LISTING:
******

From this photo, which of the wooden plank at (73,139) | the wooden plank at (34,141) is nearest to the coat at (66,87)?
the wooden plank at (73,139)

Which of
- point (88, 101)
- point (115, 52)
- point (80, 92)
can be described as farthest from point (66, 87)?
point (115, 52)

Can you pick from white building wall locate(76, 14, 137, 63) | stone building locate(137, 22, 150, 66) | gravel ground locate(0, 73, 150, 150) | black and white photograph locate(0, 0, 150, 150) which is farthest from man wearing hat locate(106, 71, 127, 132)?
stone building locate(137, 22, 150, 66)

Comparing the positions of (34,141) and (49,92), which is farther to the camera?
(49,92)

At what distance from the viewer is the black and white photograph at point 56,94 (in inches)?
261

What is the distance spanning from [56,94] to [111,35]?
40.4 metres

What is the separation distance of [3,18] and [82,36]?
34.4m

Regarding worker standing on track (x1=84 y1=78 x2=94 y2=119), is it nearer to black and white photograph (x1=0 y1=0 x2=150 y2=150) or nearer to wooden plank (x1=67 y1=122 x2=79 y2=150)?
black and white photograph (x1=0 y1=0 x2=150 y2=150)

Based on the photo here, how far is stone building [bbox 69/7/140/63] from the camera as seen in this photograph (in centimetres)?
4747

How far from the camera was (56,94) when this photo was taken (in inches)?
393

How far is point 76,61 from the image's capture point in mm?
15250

******

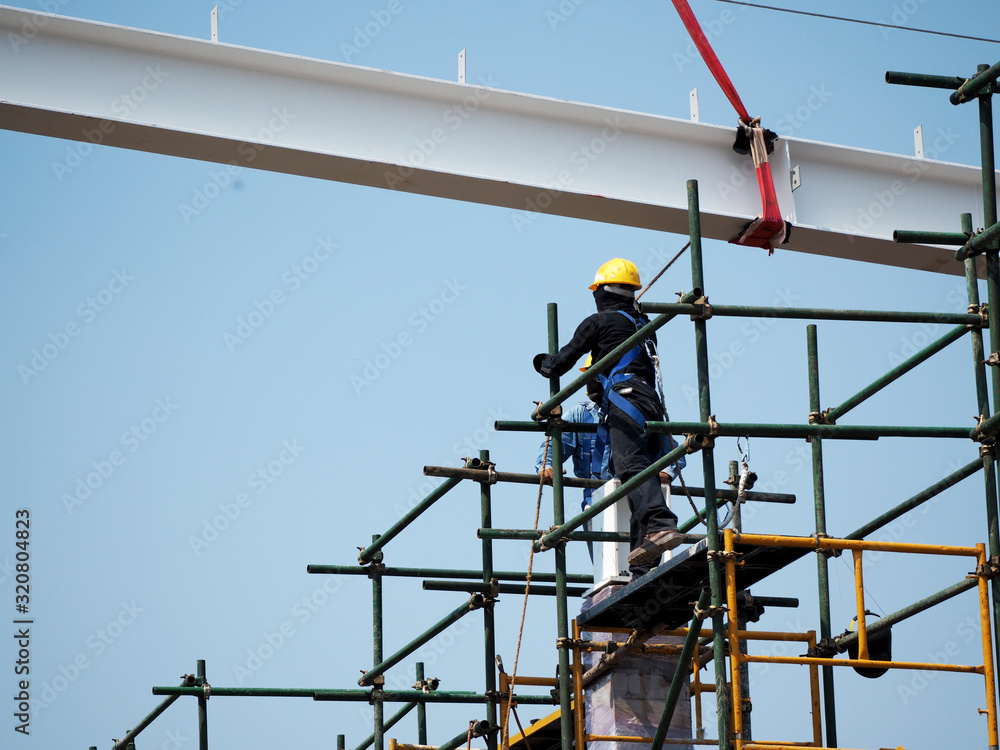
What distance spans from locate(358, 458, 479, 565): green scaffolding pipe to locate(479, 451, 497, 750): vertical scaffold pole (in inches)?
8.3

******

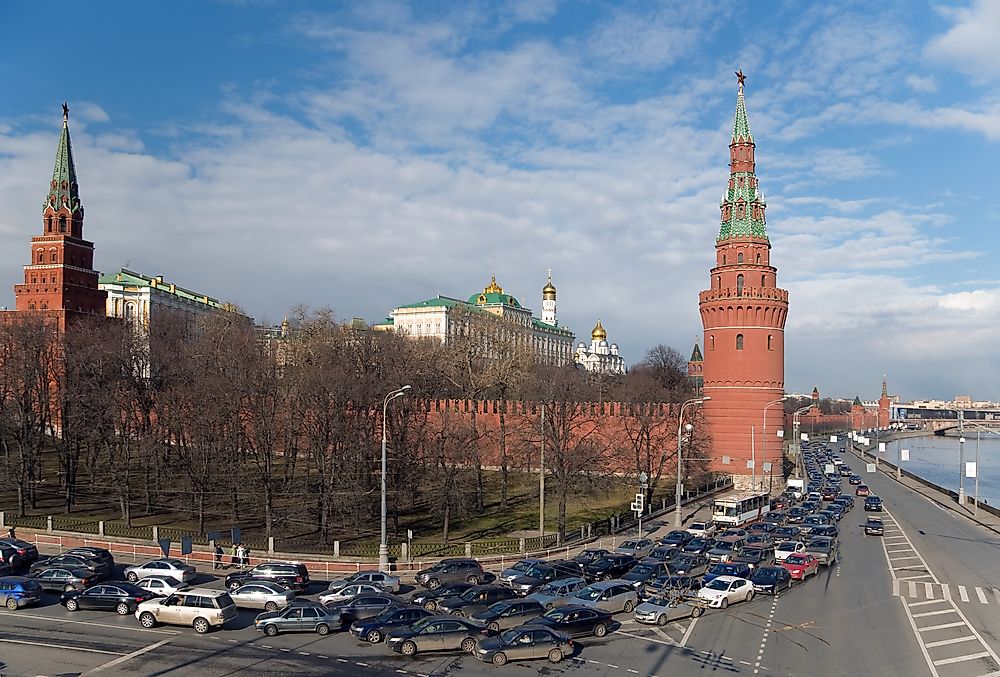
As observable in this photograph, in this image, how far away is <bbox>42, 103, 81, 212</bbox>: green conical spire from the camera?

******

TASK DIRECTIONS: Count the lines in the data above that contain the string "building", treating uppercase and lowercase as different. Reply with the number only.

ANSWER: 3